Teks Sumber:
§ §
HARI-HARI masalah Syiah kembali mengemuka di
Indonesia. Secara bahasa Syiah diartikan sebagai ‘kelompok, golongan’
dan pendukung’. Secara istilah, Syiah adalah sebuah sempalan dalam agama
Islam yang memiliki rukun Islam dan rukun iman tersendiri. Dianggap
sempalan karena Rukun Islam dan Rukun Imannya berbeda.
Di sisi lain, kelompok ini ini dianggap menyimpang setidaknya sikap berlebih-lebihan mereka terhadap sahabat Nabi sementara di sisi lain
justru mencela sahabat yang dicintai Nabi bahkan dijamin masuk surga.
Padahal Nabi Muhammad shallallahu ‘alaihi wa sallam bersabda,
“Sebaik-baik manusia adalah generasiku (sahabat), kemudian generasi
sesudahnya, dan sesudahnya lagi.” (HR. Bukhari dan Muslim)
Selain itu, para Sahabat Nabi adalah orang yang lebih dahulu masuk
Islam mendampingi Rasulullah shallallahu ‘alaihi wa sallam dalam
berhijrah dan berperang, serta melindungi beliau. Karena itu para
sahabat radhiyallahu ‘anhum lebih mulia daripada orang setelah mereka
dari umat ini.
Karena tingginya kedudukan para sahabat pula, Rasulullah bersabda,
“Janganlah kalian mencela sahabatku. Karena demi Dzat yang jiwaku di
tangan-Nya, kalau salah seorang di antara kalian menafkahkan emas
sebesar gunung Uhud, maka nilainya tidak akan mencapai satu mud
(segenggam tangan) salah seorang mereka, dan tidak juga separuhnya.”
(HR. Bukhari)
Bandingkan dengan Syiah. Ia memperlakukan Fatimah, putri Rasulullah
setinggi mungkin, di saat yang sama, ia malah menista istri Nabi, Aisyah
r.a., dan menuduhnya sebagai wanita paling hina dan pasti jadi penghuni
neraka. Demikian pula Husain, putra dari Ali dan Fatimah r.a., ia
sangat dimuliakan para pengikut Syiah, bahkan menjadikan hari
kematiannya sebabagi hari ratapan dan kesedihan, setiap 10 Muharram,
atau Asyura. Pada saat yang sama, Hasan yang juga tergolong Ahlul Bait
karena saudara kandung Husain, sama sekali tidak dihiaraukan dan
diperhatikan apalagi dikenang.
Perbedaan mencolok antara ajaran Islam yang tulen dengan ajaran
Syiah, terletak pada pondasinya. Yang kita kenal sebagai rukun Islam dan
rukun Iman. Perbedaan inilah yang prinsipil, dan perbedaan ini pula
yang sebetulnya dapat membawa Syiah sebagai agama tersendiri, millah
mustaqillah.
§ §
Data Tercatat:
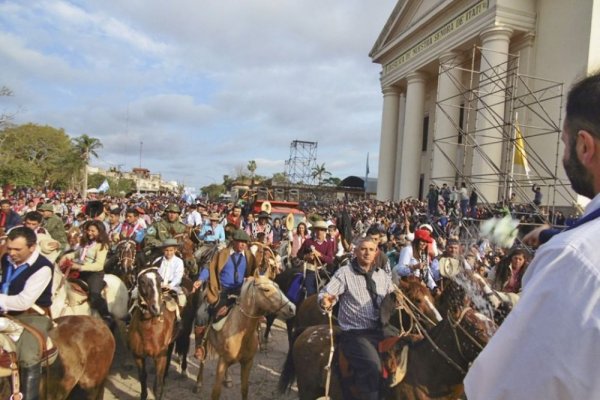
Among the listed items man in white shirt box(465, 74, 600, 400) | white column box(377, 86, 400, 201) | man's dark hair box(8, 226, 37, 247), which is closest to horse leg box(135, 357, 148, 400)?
man's dark hair box(8, 226, 37, 247)

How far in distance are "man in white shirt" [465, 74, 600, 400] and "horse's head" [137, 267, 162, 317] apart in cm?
528

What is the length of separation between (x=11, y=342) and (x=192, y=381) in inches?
140

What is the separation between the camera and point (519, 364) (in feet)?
3.01

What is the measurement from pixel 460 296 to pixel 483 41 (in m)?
20.4

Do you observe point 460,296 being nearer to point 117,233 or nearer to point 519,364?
point 519,364

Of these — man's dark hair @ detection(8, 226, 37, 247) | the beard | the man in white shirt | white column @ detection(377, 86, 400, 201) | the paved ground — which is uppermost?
white column @ detection(377, 86, 400, 201)

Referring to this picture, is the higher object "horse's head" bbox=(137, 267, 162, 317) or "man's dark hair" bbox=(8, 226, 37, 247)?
"man's dark hair" bbox=(8, 226, 37, 247)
§ §
Tugas Anda:
• a. Menurut teks tentang Syiah, pada hari apa pengikut Syiah setiap tahun memperingati kematian Husain sebagai hari ratapan dan kesedihan?
• b. Lanjutkan teks tentang Syiah setelah kalimat terakhirnya.

Jawaban Tiap Tugas:
• a. Setiap 10 Muharram, atau Asyura.

• b.
Karena itu, sikap dan perilaku kaum Syiah bisa disebut sebagai “ahli
bid’ah”. Di mana pelakunya membuat sesuatu yang baru dalam Islam, baik
akidah maupun syariat, lalu dinisbatkan kepada agama dan diklaim sebagai
ajaran Islam yang pernah dicontohkan oleh Nabi.
Bid’ah bertingkat-tingkat, yang terbesar adalah bid’ah akidah yang
dapat mengeluarkan pelakunya dari agama Islam dan menjadikan mereka
masuk dalam kekufuran yang nyata. Contoh kongkrit bid’ah akidah yang
bermuara pada kekufuran adalah, para penganut Syiah yang merombak asas
ajaran Islam, yaitu rukun Islam dan rukun Imam.
Rukun Islam ada lima: Dua kalimat syahadat; mendirikan shalat;
berpuasa di bulan Ramadhan; mengelurkan zakat; dan berhaji ke Baitullah
jika mampu.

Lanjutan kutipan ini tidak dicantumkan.